The Clear Case for Harmonization
When executed effectively, validation process harmonization delivers tangible benefits that extend throughout an organization. Standardized templates and procedures eliminate redundant development work, allowing validation teams to focus on execution rather than reinventing approaches at each site. Review and approval cycles become more efficient when stakeholders work from familiar frameworks and common acceptance criteria. Harmonization enables workforce mobility—validation engineers can transition between sites without extensive retraining, and organizations can deploy resources where they're needed most.
For an organization, harmonization is a chance to ensure each site and team are using the best methods and tools available to enhance product quality. The Global Director for Commissioning and Qualification for a top 10 pharmaceutical company spoke about his experience in harmonizing CQV at this organization:
“We wanted to have, fully digital testing, fully digital managing of attachments. Execution in a fully digital way. We went in this direction to really embed best practice as a part of every project.” After testing the standardized approach against site-by-site execution, the company rolled out their new global standard.
Implementation is another benefit of harmonization, as proven methods lead to faster onboarding and less intrusive upgrading.
“We have a standard package that can be delivered to the local team, because they’re very busy,” the Global Director explained. “Training access is already done, configuration already done, so that on the first day they can enter the system.”

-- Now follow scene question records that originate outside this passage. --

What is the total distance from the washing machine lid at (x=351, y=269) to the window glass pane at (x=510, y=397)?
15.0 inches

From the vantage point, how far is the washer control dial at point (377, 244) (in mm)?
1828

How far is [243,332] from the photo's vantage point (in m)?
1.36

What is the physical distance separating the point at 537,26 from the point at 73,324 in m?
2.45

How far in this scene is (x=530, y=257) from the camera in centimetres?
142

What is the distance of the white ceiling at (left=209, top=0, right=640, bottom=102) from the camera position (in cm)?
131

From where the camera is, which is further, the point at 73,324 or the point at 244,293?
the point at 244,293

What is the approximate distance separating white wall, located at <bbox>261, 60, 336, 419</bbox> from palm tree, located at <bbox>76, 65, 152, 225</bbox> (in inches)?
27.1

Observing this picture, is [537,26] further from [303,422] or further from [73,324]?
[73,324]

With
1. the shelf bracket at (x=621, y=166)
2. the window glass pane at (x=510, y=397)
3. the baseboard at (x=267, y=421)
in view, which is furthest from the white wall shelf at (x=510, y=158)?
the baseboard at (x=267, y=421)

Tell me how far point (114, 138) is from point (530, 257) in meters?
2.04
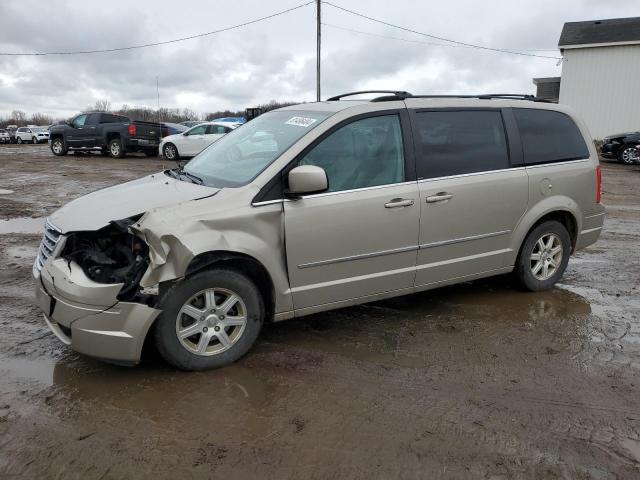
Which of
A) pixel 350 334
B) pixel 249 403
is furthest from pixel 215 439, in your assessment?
pixel 350 334

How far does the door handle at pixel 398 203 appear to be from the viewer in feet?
13.9

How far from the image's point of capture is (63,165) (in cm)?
1875

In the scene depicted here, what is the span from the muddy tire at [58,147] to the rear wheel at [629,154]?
71.7ft

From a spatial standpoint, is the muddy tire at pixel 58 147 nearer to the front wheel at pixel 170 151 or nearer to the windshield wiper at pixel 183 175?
the front wheel at pixel 170 151

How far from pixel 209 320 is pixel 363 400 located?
114cm

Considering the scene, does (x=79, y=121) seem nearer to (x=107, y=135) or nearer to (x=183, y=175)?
(x=107, y=135)

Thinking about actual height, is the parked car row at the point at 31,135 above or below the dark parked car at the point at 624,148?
above

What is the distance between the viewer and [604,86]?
27.0m

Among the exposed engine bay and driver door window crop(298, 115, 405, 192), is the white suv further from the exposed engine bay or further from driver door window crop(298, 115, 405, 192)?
driver door window crop(298, 115, 405, 192)

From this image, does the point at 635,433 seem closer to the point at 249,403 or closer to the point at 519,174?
the point at 249,403

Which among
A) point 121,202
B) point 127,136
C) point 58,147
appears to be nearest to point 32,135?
point 58,147

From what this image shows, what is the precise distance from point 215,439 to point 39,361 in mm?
1672

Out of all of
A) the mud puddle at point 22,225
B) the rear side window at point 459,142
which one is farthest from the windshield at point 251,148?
the mud puddle at point 22,225

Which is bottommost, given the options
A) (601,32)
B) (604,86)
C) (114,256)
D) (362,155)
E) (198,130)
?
(114,256)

These advantages explain why harmonization remains a strategic priority for multi-site organizations. The challenge lies not only in whether to harmonize, but in how to do so without creating new problems.
Merck, Sharp, and Dohme (MSD) standardized their validation processes across their global operations.
“You incorporate the best of all sites and make a decision based on the regulations, based on best practices—you build a standard process that probably will address 80 percent to 90 percent of the network, the rest will need to adjust,” said their Global Executive Director, QMS Technology Transfer and Commercialization.
When Global Standards Miss the Mark
The pitfalls of overly rigid harmonization often emerge at the site level, where global standards meet local reality. A validation protocol designed for straightforward equipment commissioning at a new facility may impose an unnecessary burden when adapted for legacy systems with complex integrations. Sites may find themselves executing redundant verification steps because the global template wasn't designed with their specific equipment configurations in mind.
Downstream impacts prove equally problematic. A globally mandated change control process optimized for major system modifications can create bottlenecks when applied to routine parameter adjustments. Regulatory requirements and quality-imperative processes for some products may not be articulated in a global framework. The result? Validation teams are forced to navigate workarounds, request exceptions, or worse—lose credibility with manufacturing partners who question whether validation adds value or simply bureaucracy.
The fundamental tension is clear: global teams designing harmonized processes often lack the contextual knowledge of day-to-day site operations. Without mechanisms for local input and flexibility, harmonization can inadvertently make work harder rather than easier.
Deanna Vona, a tech transfer lead for Fresenius Kabi spoke to her experience in applying global harmonization at the site level: “The global team, they are a little bit further away from the process and we needed to make sure the process addressed all the day-to-day aspects that weren’t accounted for initially.”
Digital Solutions That Bridge the Gap
Modern digital validation platforms offer an elegant solution to this harmonization paradox. Rather than forcing a choice between global standardization and local flexibility, these systems enable both simultaneously through intelligent configurability.
At the global level, organizations can establish core validation frameworks —defining standard test types, approval workflows, and data requirements that ensure regulatory compliance and enable meaningful cross-site comparisons. At the site level, teams retain the ability to configure protocols to match their specific equipment, local procedures, and operational constraints. A commissioning protocol for a lyophilizer in Germany can share the same foundational structure as one for an identical unit in Singapore while accommodating site-specific utilities, local language requirements, or region-specific regulatory expectations.
This approach maximizes organizational buy-in by respecting local expertise while maintaining the efficiency gains of harmonization. Site teams aren't forced to execute unnecessary steps, and they maintain the flexibility to adapt processes to their operational reality. Meanwhile, quality oversight and regulatory affairs teams benefit from consistent data structures and standardized reporting that facilitate trending and regulatory submissions.
Finding the Right Balance
Successful validation harmonization requires more than good intentions—it demands systems that support both standardization and flexibility. Organizations that recognize validation as both a global discipline and a local practice, and that implement platforms enabling intelligent configurability, position themselves to realize the full benefits of harmonization without the typical pitfalls.
The goal isn't perfect uniformity. It's smart consistency that scales across the organization while adapting to the realities of each site.